With all that going on, Gordon was too hesitant to claim the win.
As the field slowly headed to the flag, and the beer cans began to fly over the fence and onto his car, he accepted it.
"I don't see any toilet paper," crew chief Steve Letarte said.
"I love that. It's awesome," Gordon replied.
Jimmie Johnson, Gordon's teammate, finished second as Hendrick Motorsports cars continued their season-long domination. Hendrick drivers have won six of the first nine races.
Kurt Busch was third, Gilliland fourth and McMurray finished fifth. Kevin Harvick was sixth, followed by Earnhardt, David Stremme, Ryan Newman and Martin Truex Jr.
Stewart, who had a disastrous race but was still in position to race for the win at the end, wound up 28th.

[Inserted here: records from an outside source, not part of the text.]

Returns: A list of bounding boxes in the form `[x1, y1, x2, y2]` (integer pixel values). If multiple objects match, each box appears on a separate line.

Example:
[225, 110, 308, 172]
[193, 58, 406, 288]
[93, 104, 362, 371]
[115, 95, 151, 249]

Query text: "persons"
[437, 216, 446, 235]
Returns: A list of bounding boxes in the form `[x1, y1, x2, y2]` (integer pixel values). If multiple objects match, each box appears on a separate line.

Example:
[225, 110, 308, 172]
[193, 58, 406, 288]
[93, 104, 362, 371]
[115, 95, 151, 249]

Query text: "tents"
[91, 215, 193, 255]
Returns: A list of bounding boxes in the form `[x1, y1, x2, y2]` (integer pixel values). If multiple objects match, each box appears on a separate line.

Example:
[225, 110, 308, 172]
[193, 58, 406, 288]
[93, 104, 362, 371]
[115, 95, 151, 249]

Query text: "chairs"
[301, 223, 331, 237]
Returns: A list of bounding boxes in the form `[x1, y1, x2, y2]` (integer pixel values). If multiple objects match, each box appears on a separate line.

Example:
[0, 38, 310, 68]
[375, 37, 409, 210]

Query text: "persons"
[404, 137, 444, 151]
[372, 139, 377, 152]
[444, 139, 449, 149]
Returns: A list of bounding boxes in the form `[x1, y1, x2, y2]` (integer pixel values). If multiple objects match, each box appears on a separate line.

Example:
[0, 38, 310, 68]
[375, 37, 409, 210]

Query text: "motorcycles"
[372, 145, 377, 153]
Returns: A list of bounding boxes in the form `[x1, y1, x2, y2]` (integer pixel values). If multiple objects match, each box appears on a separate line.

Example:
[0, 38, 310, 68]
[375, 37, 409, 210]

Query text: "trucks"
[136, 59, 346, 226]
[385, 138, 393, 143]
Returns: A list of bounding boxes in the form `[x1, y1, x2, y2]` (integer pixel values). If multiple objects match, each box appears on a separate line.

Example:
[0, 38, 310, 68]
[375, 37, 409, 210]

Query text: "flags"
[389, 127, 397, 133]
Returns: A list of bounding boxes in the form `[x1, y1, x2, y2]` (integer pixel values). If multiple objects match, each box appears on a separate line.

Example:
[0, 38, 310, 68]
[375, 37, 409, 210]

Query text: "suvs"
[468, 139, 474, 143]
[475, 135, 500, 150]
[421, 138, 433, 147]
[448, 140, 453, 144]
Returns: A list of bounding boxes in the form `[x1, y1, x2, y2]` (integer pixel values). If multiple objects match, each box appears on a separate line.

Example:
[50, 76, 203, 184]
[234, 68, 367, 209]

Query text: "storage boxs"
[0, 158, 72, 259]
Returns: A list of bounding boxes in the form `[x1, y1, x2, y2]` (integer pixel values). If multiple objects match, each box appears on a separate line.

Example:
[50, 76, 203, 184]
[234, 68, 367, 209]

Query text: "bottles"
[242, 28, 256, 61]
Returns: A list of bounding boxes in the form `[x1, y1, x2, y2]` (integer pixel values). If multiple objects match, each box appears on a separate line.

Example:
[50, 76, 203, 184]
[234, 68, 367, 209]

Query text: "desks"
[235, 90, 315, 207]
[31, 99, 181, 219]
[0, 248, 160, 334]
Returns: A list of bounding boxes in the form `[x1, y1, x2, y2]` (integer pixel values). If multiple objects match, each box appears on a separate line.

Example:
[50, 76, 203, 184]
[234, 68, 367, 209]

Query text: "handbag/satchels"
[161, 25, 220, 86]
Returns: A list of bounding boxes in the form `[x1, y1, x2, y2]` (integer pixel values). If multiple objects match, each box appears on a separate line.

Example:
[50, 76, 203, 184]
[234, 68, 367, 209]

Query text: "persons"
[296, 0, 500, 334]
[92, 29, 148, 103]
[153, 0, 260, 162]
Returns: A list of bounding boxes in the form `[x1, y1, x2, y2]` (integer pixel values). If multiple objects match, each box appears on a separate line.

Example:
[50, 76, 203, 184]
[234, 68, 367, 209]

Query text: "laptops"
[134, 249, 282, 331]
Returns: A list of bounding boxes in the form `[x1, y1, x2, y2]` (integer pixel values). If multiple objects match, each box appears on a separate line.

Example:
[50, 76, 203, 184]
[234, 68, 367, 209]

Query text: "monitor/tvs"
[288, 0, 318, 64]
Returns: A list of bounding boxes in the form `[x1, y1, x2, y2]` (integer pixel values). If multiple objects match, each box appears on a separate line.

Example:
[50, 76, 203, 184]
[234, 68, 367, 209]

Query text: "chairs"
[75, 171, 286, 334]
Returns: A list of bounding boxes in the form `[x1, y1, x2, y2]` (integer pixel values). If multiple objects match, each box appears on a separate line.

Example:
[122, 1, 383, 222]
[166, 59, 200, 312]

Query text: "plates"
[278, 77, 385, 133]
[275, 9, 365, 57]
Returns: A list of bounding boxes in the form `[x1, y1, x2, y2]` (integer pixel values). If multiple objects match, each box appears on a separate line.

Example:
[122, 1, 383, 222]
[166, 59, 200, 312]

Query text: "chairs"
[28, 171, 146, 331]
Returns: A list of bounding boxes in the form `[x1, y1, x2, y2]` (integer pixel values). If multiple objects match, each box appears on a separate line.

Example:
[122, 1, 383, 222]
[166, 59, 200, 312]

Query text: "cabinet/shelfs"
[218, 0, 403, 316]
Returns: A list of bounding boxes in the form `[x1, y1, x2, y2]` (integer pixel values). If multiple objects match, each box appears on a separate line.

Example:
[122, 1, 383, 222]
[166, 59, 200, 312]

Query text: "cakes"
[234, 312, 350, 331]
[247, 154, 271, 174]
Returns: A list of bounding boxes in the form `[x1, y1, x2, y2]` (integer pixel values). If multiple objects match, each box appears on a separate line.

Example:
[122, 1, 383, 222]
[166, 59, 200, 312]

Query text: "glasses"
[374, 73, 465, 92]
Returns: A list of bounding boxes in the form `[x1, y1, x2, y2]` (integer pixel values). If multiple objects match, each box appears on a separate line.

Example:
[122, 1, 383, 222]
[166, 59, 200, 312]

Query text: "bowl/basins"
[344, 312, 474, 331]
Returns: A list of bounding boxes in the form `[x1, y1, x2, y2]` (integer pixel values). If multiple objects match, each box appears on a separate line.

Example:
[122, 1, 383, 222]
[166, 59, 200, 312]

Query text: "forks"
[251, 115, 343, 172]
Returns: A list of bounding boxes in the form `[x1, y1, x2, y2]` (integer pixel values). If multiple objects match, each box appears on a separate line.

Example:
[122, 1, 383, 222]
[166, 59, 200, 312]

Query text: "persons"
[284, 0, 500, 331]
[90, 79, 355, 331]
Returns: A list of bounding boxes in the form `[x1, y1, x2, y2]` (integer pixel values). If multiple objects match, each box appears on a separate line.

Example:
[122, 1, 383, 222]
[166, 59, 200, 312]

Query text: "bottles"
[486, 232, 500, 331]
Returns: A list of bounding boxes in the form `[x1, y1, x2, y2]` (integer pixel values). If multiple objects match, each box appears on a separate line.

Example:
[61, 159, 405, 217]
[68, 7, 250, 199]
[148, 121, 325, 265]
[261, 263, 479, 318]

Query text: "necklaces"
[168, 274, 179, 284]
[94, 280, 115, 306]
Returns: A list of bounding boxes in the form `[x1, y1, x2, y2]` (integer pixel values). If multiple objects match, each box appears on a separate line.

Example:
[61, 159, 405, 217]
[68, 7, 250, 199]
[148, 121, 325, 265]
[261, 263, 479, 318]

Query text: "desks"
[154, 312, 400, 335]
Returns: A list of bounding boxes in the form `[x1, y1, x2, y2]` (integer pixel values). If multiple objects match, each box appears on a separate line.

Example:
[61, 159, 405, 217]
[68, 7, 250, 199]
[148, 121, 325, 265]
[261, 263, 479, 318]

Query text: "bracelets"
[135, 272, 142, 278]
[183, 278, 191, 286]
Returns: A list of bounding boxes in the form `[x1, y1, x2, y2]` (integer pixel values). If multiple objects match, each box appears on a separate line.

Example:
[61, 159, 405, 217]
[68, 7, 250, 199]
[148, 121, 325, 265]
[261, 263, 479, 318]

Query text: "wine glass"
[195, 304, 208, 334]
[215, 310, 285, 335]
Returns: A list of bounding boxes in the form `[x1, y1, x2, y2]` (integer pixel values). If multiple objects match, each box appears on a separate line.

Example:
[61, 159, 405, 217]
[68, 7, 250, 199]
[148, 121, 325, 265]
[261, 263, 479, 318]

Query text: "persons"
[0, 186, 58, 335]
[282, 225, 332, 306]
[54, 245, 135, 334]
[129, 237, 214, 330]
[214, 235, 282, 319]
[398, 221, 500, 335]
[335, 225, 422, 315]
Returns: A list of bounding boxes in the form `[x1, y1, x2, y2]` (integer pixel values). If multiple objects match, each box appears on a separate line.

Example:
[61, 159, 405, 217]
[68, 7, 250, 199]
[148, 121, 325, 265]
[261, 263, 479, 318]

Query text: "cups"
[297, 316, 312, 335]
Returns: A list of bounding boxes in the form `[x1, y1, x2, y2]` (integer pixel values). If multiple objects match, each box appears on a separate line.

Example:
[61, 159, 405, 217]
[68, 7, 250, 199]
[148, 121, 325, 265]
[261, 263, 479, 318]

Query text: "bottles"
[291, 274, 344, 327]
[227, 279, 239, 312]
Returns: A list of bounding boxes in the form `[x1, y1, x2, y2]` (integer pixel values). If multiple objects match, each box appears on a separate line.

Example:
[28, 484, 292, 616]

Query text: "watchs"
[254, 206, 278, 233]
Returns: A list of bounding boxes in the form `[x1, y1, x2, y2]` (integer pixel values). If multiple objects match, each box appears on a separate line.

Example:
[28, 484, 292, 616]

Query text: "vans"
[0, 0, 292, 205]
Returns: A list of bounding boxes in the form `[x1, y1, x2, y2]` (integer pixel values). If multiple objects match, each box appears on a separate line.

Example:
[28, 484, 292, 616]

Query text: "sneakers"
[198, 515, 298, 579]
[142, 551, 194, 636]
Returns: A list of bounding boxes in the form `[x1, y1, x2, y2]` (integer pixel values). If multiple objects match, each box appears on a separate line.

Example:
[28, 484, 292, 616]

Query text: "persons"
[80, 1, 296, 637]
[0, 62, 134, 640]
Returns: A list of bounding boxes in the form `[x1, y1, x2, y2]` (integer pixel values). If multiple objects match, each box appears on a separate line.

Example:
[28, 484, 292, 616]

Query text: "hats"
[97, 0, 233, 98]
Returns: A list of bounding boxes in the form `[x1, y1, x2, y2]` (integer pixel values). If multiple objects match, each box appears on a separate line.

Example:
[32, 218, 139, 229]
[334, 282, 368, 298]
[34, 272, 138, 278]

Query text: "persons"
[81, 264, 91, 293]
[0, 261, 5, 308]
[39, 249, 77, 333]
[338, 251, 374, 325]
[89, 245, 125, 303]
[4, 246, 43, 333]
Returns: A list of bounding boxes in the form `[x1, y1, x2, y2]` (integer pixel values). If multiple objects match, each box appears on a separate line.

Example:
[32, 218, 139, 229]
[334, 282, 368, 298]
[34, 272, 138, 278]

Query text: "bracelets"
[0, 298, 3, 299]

Ironically, he needed a debris caution — something he questioned the integrity of this week — to save his race. The two-time champion was penalized for speeding on pit road early in the race and went one lap down after returning to the pits.
But he got the lap back shortly after when NASCAR found debris on the track and called for a caution. He struggled on the restart, though, and fell out of the draft. But he got another break moments later when Clint Bowyer wrecked.